> **AIM**
Reproduce all of the items below with their answers, adding 73 to every number that appears in an answer: point coordinates, rectangle bounds, and distances alike. Leave the pictures out.

> **RECORDS TO PROCESS**

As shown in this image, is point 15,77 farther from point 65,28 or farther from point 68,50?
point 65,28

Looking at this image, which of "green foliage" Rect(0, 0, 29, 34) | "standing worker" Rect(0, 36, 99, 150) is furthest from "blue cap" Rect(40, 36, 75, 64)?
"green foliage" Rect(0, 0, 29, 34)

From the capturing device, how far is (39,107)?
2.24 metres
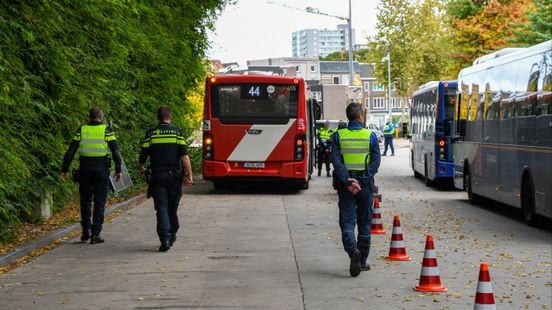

> **TASK SOLUTION**
As shown in this image, is point 15,77 farther from point 65,28 or farther from point 68,50?
point 138,101

Looking at this image, which of "green foliage" Rect(0, 0, 29, 34) | "standing worker" Rect(0, 36, 99, 150) is furthest from "blue cap" Rect(40, 36, 75, 64)?
"green foliage" Rect(73, 73, 102, 107)

From the capturing device, how far is (39,107)?
75.24 metres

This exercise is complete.